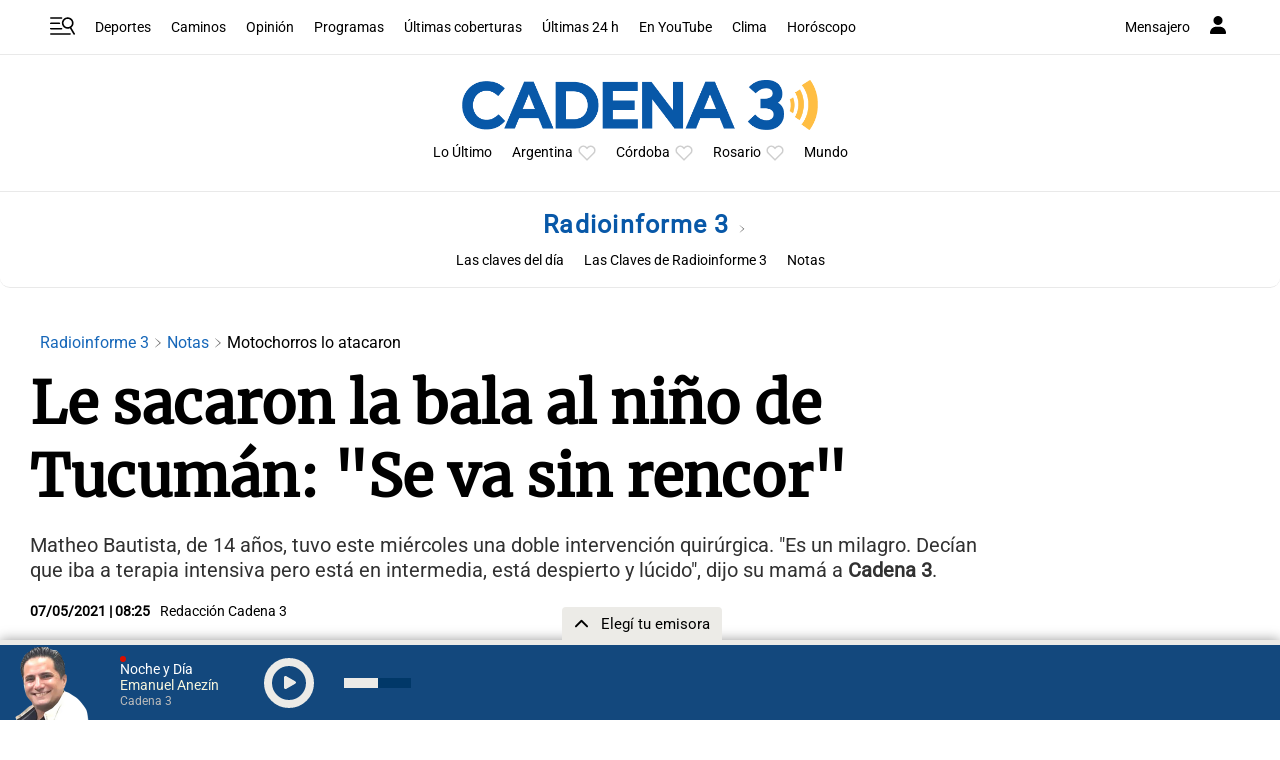

--- FILE ---
content_type: text/html; charset=utf-8
request_url: https://www.google.com/recaptcha/api2/aframe
body_size: 269
content:
<!DOCTYPE HTML><html><head><meta http-equiv="content-type" content="text/html; charset=UTF-8"></head><body><script nonce="39iM-k0T616wYIUkvX-7HA">/** Anti-fraud and anti-abuse applications only. See google.com/recaptcha */ try{var clients={'sodar':'https://pagead2.googlesyndication.com/pagead/sodar?'};window.addEventListener("message",function(a){try{if(a.source===window.parent){var b=JSON.parse(a.data);var c=clients[b['id']];if(c){var d=document.createElement('img');d.src=c+b['params']+'&rc='+(localStorage.getItem("rc::a")?sessionStorage.getItem("rc::b"):"");window.document.body.appendChild(d);sessionStorage.setItem("rc::e",parseInt(sessionStorage.getItem("rc::e")||0)+1);localStorage.setItem("rc::h",'1768456265271');}}}catch(b){}});window.parent.postMessage("_grecaptcha_ready", "*");}catch(b){}</script></body></html>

------------------------------------------------------------------------

■ **Work request**: Give back the full listing verbatim, skipping each picture.

■ **Response box**:
--- FILE ---
content_type: text/html; charset=utf-8
request_url: https://www.google.com/recaptcha/api2/aframe
body_size: 269
content:
<!DOCTYPE HTML><html><head><meta http-equiv="content-type" content="text/html; charset=UTF-8"></head><body><script nonce="39iM-k0T616wYIUkvX-7HA">/** Anti-fraud and anti-abuse applications only. See google.com/recaptcha */ try{var clients={'sodar':'https://pagead2.googlesyndication.com/pagead/sodar?'};window.addEventListener("message",function(a){try{if(a.source===window.parent){var b=JSON.parse(a.data);var c=clients[b['id']];if(c){var d=document.createElement('img');d.src=c+b['params']+'&rc='+(localStorage.getItem("rc::a")?sessionStorage.getItem("rc::b"):"");window.document.body.appendChild(d);sessionStorage.setItem("rc::e",parseInt(sessionStorage.getItem("rc::e")||0)+1);localStorage.setItem("rc::h",'1768456265271');}}}catch(b){}});window.parent.postMessage("_grecaptcha_ready", "*");}catch(b){}</script></body></html>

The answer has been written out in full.